Airgain Inc. designs and manufactures antennas and RF connectivity solutions for enterprise IoT, automotive, cable and mobile network operators, and embedded modem customers. Q2 2025 revenue was $13.6M (down 10.3% YoY) with YTD revenue of $25.6M (down 12.8%), while gross margin improved to 42.9% and cash was $7.7M at June 30, 2025. Recent quarter weakness was concentrated in enterprise (custom IoT and embedded modem) and automotive channels, while consumer shipments to cable and mobile operators strengthened. Management plans continued investments in R&D and sales to support advanced system solutions and geographic expansion, and has an amended $5.0M at‑the‑market (ATM) registration (no ATM sales YTD).
Given Airgain’s small‑scale, manufacturing‑oriented Communication Equipment business and recent margin improvement, executive pay is likely tied to a mix of short‑term financial and operational metrics (revenue, gross margin, operating loss or adjusted EBITDA) and longer‑term strategic goals (R&D milestones, product launches, channel expansion). The company’s limited cash balance and use of option exercises and an ESPP suggest a heavier reliance on equity‑based compensation (stock options/awards) to conserve cash and align management with shareholder value. One‑time items such as the $2.0M employee retention credit and timing of ERC refunds can materially affect reported net income and therefore should be considered when assessing bonus payouts that reference GAAP earnings. As management signals renewed investment in engineering and sales, compensation plans may shift toward multi‑year incentives tied to bookings, product commercialization, and geographic growth rather than strictly annual profitability.

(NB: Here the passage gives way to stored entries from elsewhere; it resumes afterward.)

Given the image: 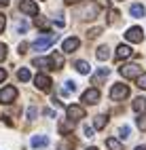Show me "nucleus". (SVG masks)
I'll return each mask as SVG.
<instances>
[{
    "label": "nucleus",
    "instance_id": "37",
    "mask_svg": "<svg viewBox=\"0 0 146 150\" xmlns=\"http://www.w3.org/2000/svg\"><path fill=\"white\" fill-rule=\"evenodd\" d=\"M28 51V42H21L19 45V53H26Z\"/></svg>",
    "mask_w": 146,
    "mask_h": 150
},
{
    "label": "nucleus",
    "instance_id": "41",
    "mask_svg": "<svg viewBox=\"0 0 146 150\" xmlns=\"http://www.w3.org/2000/svg\"><path fill=\"white\" fill-rule=\"evenodd\" d=\"M133 150H146V146H138V148H133Z\"/></svg>",
    "mask_w": 146,
    "mask_h": 150
},
{
    "label": "nucleus",
    "instance_id": "12",
    "mask_svg": "<svg viewBox=\"0 0 146 150\" xmlns=\"http://www.w3.org/2000/svg\"><path fill=\"white\" fill-rule=\"evenodd\" d=\"M32 64H34L36 68H43V70H53L51 57H34V59H32Z\"/></svg>",
    "mask_w": 146,
    "mask_h": 150
},
{
    "label": "nucleus",
    "instance_id": "40",
    "mask_svg": "<svg viewBox=\"0 0 146 150\" xmlns=\"http://www.w3.org/2000/svg\"><path fill=\"white\" fill-rule=\"evenodd\" d=\"M9 4V0H0V6H6Z\"/></svg>",
    "mask_w": 146,
    "mask_h": 150
},
{
    "label": "nucleus",
    "instance_id": "15",
    "mask_svg": "<svg viewBox=\"0 0 146 150\" xmlns=\"http://www.w3.org/2000/svg\"><path fill=\"white\" fill-rule=\"evenodd\" d=\"M131 108H133V112L144 114V112H146V99H144V97H135L133 104H131Z\"/></svg>",
    "mask_w": 146,
    "mask_h": 150
},
{
    "label": "nucleus",
    "instance_id": "1",
    "mask_svg": "<svg viewBox=\"0 0 146 150\" xmlns=\"http://www.w3.org/2000/svg\"><path fill=\"white\" fill-rule=\"evenodd\" d=\"M129 97V87L123 85V83H114V87L110 89V99H114V102H121V99Z\"/></svg>",
    "mask_w": 146,
    "mask_h": 150
},
{
    "label": "nucleus",
    "instance_id": "32",
    "mask_svg": "<svg viewBox=\"0 0 146 150\" xmlns=\"http://www.w3.org/2000/svg\"><path fill=\"white\" fill-rule=\"evenodd\" d=\"M4 25H6V17H4L2 13H0V34L4 32Z\"/></svg>",
    "mask_w": 146,
    "mask_h": 150
},
{
    "label": "nucleus",
    "instance_id": "8",
    "mask_svg": "<svg viewBox=\"0 0 146 150\" xmlns=\"http://www.w3.org/2000/svg\"><path fill=\"white\" fill-rule=\"evenodd\" d=\"M79 47H81V38L72 36V38H66V40H64V45H62V51H64V53H72V51H76Z\"/></svg>",
    "mask_w": 146,
    "mask_h": 150
},
{
    "label": "nucleus",
    "instance_id": "31",
    "mask_svg": "<svg viewBox=\"0 0 146 150\" xmlns=\"http://www.w3.org/2000/svg\"><path fill=\"white\" fill-rule=\"evenodd\" d=\"M26 30H28V23H26V21H19V23H17V32H19V34H26Z\"/></svg>",
    "mask_w": 146,
    "mask_h": 150
},
{
    "label": "nucleus",
    "instance_id": "13",
    "mask_svg": "<svg viewBox=\"0 0 146 150\" xmlns=\"http://www.w3.org/2000/svg\"><path fill=\"white\" fill-rule=\"evenodd\" d=\"M47 144H49V137H47V135H34V137L30 139V146H32L34 150H38V148H47Z\"/></svg>",
    "mask_w": 146,
    "mask_h": 150
},
{
    "label": "nucleus",
    "instance_id": "18",
    "mask_svg": "<svg viewBox=\"0 0 146 150\" xmlns=\"http://www.w3.org/2000/svg\"><path fill=\"white\" fill-rule=\"evenodd\" d=\"M106 146H108V150H123V144L119 142V139H114V137L106 139Z\"/></svg>",
    "mask_w": 146,
    "mask_h": 150
},
{
    "label": "nucleus",
    "instance_id": "2",
    "mask_svg": "<svg viewBox=\"0 0 146 150\" xmlns=\"http://www.w3.org/2000/svg\"><path fill=\"white\" fill-rule=\"evenodd\" d=\"M53 42H57V34H49V36H40L36 42H32V49L34 51H45V49H49Z\"/></svg>",
    "mask_w": 146,
    "mask_h": 150
},
{
    "label": "nucleus",
    "instance_id": "19",
    "mask_svg": "<svg viewBox=\"0 0 146 150\" xmlns=\"http://www.w3.org/2000/svg\"><path fill=\"white\" fill-rule=\"evenodd\" d=\"M17 78L21 83H28V81H30V70H28V68H19L17 70Z\"/></svg>",
    "mask_w": 146,
    "mask_h": 150
},
{
    "label": "nucleus",
    "instance_id": "21",
    "mask_svg": "<svg viewBox=\"0 0 146 150\" xmlns=\"http://www.w3.org/2000/svg\"><path fill=\"white\" fill-rule=\"evenodd\" d=\"M51 62H53V70H60V68L64 66V57H62L60 53H53V55H51Z\"/></svg>",
    "mask_w": 146,
    "mask_h": 150
},
{
    "label": "nucleus",
    "instance_id": "4",
    "mask_svg": "<svg viewBox=\"0 0 146 150\" xmlns=\"http://www.w3.org/2000/svg\"><path fill=\"white\" fill-rule=\"evenodd\" d=\"M66 114H68V118H70V123H79L81 121V118L85 116V110L81 108V106H68L66 108Z\"/></svg>",
    "mask_w": 146,
    "mask_h": 150
},
{
    "label": "nucleus",
    "instance_id": "24",
    "mask_svg": "<svg viewBox=\"0 0 146 150\" xmlns=\"http://www.w3.org/2000/svg\"><path fill=\"white\" fill-rule=\"evenodd\" d=\"M74 68H76L79 74H89V64H87V62H76Z\"/></svg>",
    "mask_w": 146,
    "mask_h": 150
},
{
    "label": "nucleus",
    "instance_id": "10",
    "mask_svg": "<svg viewBox=\"0 0 146 150\" xmlns=\"http://www.w3.org/2000/svg\"><path fill=\"white\" fill-rule=\"evenodd\" d=\"M34 85L40 89V91H51V78H49L47 74H38L36 78H34Z\"/></svg>",
    "mask_w": 146,
    "mask_h": 150
},
{
    "label": "nucleus",
    "instance_id": "3",
    "mask_svg": "<svg viewBox=\"0 0 146 150\" xmlns=\"http://www.w3.org/2000/svg\"><path fill=\"white\" fill-rule=\"evenodd\" d=\"M119 72H121V76H125V78H138V76L142 74V68H140L138 64H125Z\"/></svg>",
    "mask_w": 146,
    "mask_h": 150
},
{
    "label": "nucleus",
    "instance_id": "27",
    "mask_svg": "<svg viewBox=\"0 0 146 150\" xmlns=\"http://www.w3.org/2000/svg\"><path fill=\"white\" fill-rule=\"evenodd\" d=\"M72 125H74V123H66V125L62 123V125H60V131H62V133H70V131H72Z\"/></svg>",
    "mask_w": 146,
    "mask_h": 150
},
{
    "label": "nucleus",
    "instance_id": "28",
    "mask_svg": "<svg viewBox=\"0 0 146 150\" xmlns=\"http://www.w3.org/2000/svg\"><path fill=\"white\" fill-rule=\"evenodd\" d=\"M119 17H121V13L119 11H114V8H112V11H110V23H116V21H119Z\"/></svg>",
    "mask_w": 146,
    "mask_h": 150
},
{
    "label": "nucleus",
    "instance_id": "22",
    "mask_svg": "<svg viewBox=\"0 0 146 150\" xmlns=\"http://www.w3.org/2000/svg\"><path fill=\"white\" fill-rule=\"evenodd\" d=\"M129 13L133 15V17H144V6L142 4H131V8H129Z\"/></svg>",
    "mask_w": 146,
    "mask_h": 150
},
{
    "label": "nucleus",
    "instance_id": "20",
    "mask_svg": "<svg viewBox=\"0 0 146 150\" xmlns=\"http://www.w3.org/2000/svg\"><path fill=\"white\" fill-rule=\"evenodd\" d=\"M36 28L38 30H43V32H47V30H49V25H51V23H49V19H45V17H36Z\"/></svg>",
    "mask_w": 146,
    "mask_h": 150
},
{
    "label": "nucleus",
    "instance_id": "6",
    "mask_svg": "<svg viewBox=\"0 0 146 150\" xmlns=\"http://www.w3.org/2000/svg\"><path fill=\"white\" fill-rule=\"evenodd\" d=\"M125 38H127L129 42H135V45H138V42H142V40H144V32H142V28L135 25V28H129V30H127Z\"/></svg>",
    "mask_w": 146,
    "mask_h": 150
},
{
    "label": "nucleus",
    "instance_id": "33",
    "mask_svg": "<svg viewBox=\"0 0 146 150\" xmlns=\"http://www.w3.org/2000/svg\"><path fill=\"white\" fill-rule=\"evenodd\" d=\"M4 57H6V45H2V42H0V62H2Z\"/></svg>",
    "mask_w": 146,
    "mask_h": 150
},
{
    "label": "nucleus",
    "instance_id": "11",
    "mask_svg": "<svg viewBox=\"0 0 146 150\" xmlns=\"http://www.w3.org/2000/svg\"><path fill=\"white\" fill-rule=\"evenodd\" d=\"M19 8H21V13H26V15H38V6H36L34 0H21Z\"/></svg>",
    "mask_w": 146,
    "mask_h": 150
},
{
    "label": "nucleus",
    "instance_id": "14",
    "mask_svg": "<svg viewBox=\"0 0 146 150\" xmlns=\"http://www.w3.org/2000/svg\"><path fill=\"white\" fill-rule=\"evenodd\" d=\"M131 47H127V45H119L116 47V55H114V59H125V57H131Z\"/></svg>",
    "mask_w": 146,
    "mask_h": 150
},
{
    "label": "nucleus",
    "instance_id": "26",
    "mask_svg": "<svg viewBox=\"0 0 146 150\" xmlns=\"http://www.w3.org/2000/svg\"><path fill=\"white\" fill-rule=\"evenodd\" d=\"M119 133H121V137H123V139H127V137H131V129H129L127 125H123V127L119 129Z\"/></svg>",
    "mask_w": 146,
    "mask_h": 150
},
{
    "label": "nucleus",
    "instance_id": "42",
    "mask_svg": "<svg viewBox=\"0 0 146 150\" xmlns=\"http://www.w3.org/2000/svg\"><path fill=\"white\" fill-rule=\"evenodd\" d=\"M87 150H100V148H95V146H91V148H87Z\"/></svg>",
    "mask_w": 146,
    "mask_h": 150
},
{
    "label": "nucleus",
    "instance_id": "39",
    "mask_svg": "<svg viewBox=\"0 0 146 150\" xmlns=\"http://www.w3.org/2000/svg\"><path fill=\"white\" fill-rule=\"evenodd\" d=\"M66 4H76V2H81V0H64Z\"/></svg>",
    "mask_w": 146,
    "mask_h": 150
},
{
    "label": "nucleus",
    "instance_id": "5",
    "mask_svg": "<svg viewBox=\"0 0 146 150\" xmlns=\"http://www.w3.org/2000/svg\"><path fill=\"white\" fill-rule=\"evenodd\" d=\"M17 97V89L15 87H4L0 89V104H11Z\"/></svg>",
    "mask_w": 146,
    "mask_h": 150
},
{
    "label": "nucleus",
    "instance_id": "17",
    "mask_svg": "<svg viewBox=\"0 0 146 150\" xmlns=\"http://www.w3.org/2000/svg\"><path fill=\"white\" fill-rule=\"evenodd\" d=\"M106 123H108V116H106V114H100V116L93 118V127H95V129H104Z\"/></svg>",
    "mask_w": 146,
    "mask_h": 150
},
{
    "label": "nucleus",
    "instance_id": "38",
    "mask_svg": "<svg viewBox=\"0 0 146 150\" xmlns=\"http://www.w3.org/2000/svg\"><path fill=\"white\" fill-rule=\"evenodd\" d=\"M4 78H6V70H4V68H0V83H2Z\"/></svg>",
    "mask_w": 146,
    "mask_h": 150
},
{
    "label": "nucleus",
    "instance_id": "9",
    "mask_svg": "<svg viewBox=\"0 0 146 150\" xmlns=\"http://www.w3.org/2000/svg\"><path fill=\"white\" fill-rule=\"evenodd\" d=\"M108 76H110V70H108V68H100V70H97V72L91 76V83L100 87V85L106 83V78H108Z\"/></svg>",
    "mask_w": 146,
    "mask_h": 150
},
{
    "label": "nucleus",
    "instance_id": "35",
    "mask_svg": "<svg viewBox=\"0 0 146 150\" xmlns=\"http://www.w3.org/2000/svg\"><path fill=\"white\" fill-rule=\"evenodd\" d=\"M85 137H93V129L91 127H85Z\"/></svg>",
    "mask_w": 146,
    "mask_h": 150
},
{
    "label": "nucleus",
    "instance_id": "23",
    "mask_svg": "<svg viewBox=\"0 0 146 150\" xmlns=\"http://www.w3.org/2000/svg\"><path fill=\"white\" fill-rule=\"evenodd\" d=\"M95 55H97V59H100V62H106V59L110 57V53H108V47H100L95 51Z\"/></svg>",
    "mask_w": 146,
    "mask_h": 150
},
{
    "label": "nucleus",
    "instance_id": "29",
    "mask_svg": "<svg viewBox=\"0 0 146 150\" xmlns=\"http://www.w3.org/2000/svg\"><path fill=\"white\" fill-rule=\"evenodd\" d=\"M138 127L142 129V131H146V116H144V114L138 116Z\"/></svg>",
    "mask_w": 146,
    "mask_h": 150
},
{
    "label": "nucleus",
    "instance_id": "30",
    "mask_svg": "<svg viewBox=\"0 0 146 150\" xmlns=\"http://www.w3.org/2000/svg\"><path fill=\"white\" fill-rule=\"evenodd\" d=\"M138 87L146 91V74H140V76H138Z\"/></svg>",
    "mask_w": 146,
    "mask_h": 150
},
{
    "label": "nucleus",
    "instance_id": "34",
    "mask_svg": "<svg viewBox=\"0 0 146 150\" xmlns=\"http://www.w3.org/2000/svg\"><path fill=\"white\" fill-rule=\"evenodd\" d=\"M36 116V108H28V118H34Z\"/></svg>",
    "mask_w": 146,
    "mask_h": 150
},
{
    "label": "nucleus",
    "instance_id": "25",
    "mask_svg": "<svg viewBox=\"0 0 146 150\" xmlns=\"http://www.w3.org/2000/svg\"><path fill=\"white\" fill-rule=\"evenodd\" d=\"M72 148H74V139H72V137L60 144V150H72Z\"/></svg>",
    "mask_w": 146,
    "mask_h": 150
},
{
    "label": "nucleus",
    "instance_id": "36",
    "mask_svg": "<svg viewBox=\"0 0 146 150\" xmlns=\"http://www.w3.org/2000/svg\"><path fill=\"white\" fill-rule=\"evenodd\" d=\"M100 32H102V28H93V30H91V32H89V38H93L95 34H100Z\"/></svg>",
    "mask_w": 146,
    "mask_h": 150
},
{
    "label": "nucleus",
    "instance_id": "16",
    "mask_svg": "<svg viewBox=\"0 0 146 150\" xmlns=\"http://www.w3.org/2000/svg\"><path fill=\"white\" fill-rule=\"evenodd\" d=\"M74 89H76V83H74V81H66V87H62V95H64V97L72 95Z\"/></svg>",
    "mask_w": 146,
    "mask_h": 150
},
{
    "label": "nucleus",
    "instance_id": "7",
    "mask_svg": "<svg viewBox=\"0 0 146 150\" xmlns=\"http://www.w3.org/2000/svg\"><path fill=\"white\" fill-rule=\"evenodd\" d=\"M81 102H85V104H97L100 102V89H87V91L83 93V97H81Z\"/></svg>",
    "mask_w": 146,
    "mask_h": 150
}]
</instances>
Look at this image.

Airgain’s modest liquidity and small public float increase the likelihood that insiders will occasionally exercise options or sell shares for personal liquidity needs; the filing already notes option exercises and ESPP activity. The existence of a $5.0M ATM (unused YTD) provides a mechanism for dilution that can coincide with equity compensation programs—watch for coordinated insider sales or company equity raises. Because performance can be distorted by non‑recurring items (ERC refund) and by seasonal or channel inventory swings (notably elevated automotive inventory), insiders may time trades around clearer signals of operational recovery (consumer shipments) or after earnings that show durable margin improvement. Standard regulatory constraints apply (Section 16 reporting, blackout periods, and common use of Rule 10b5‑1 plans); given exposure to tariffs and export controls in the Radio & TV Broadcasting & Communications Equipment space, material trade or supply announcements could prompt clustered insider filings and should be monitored closely.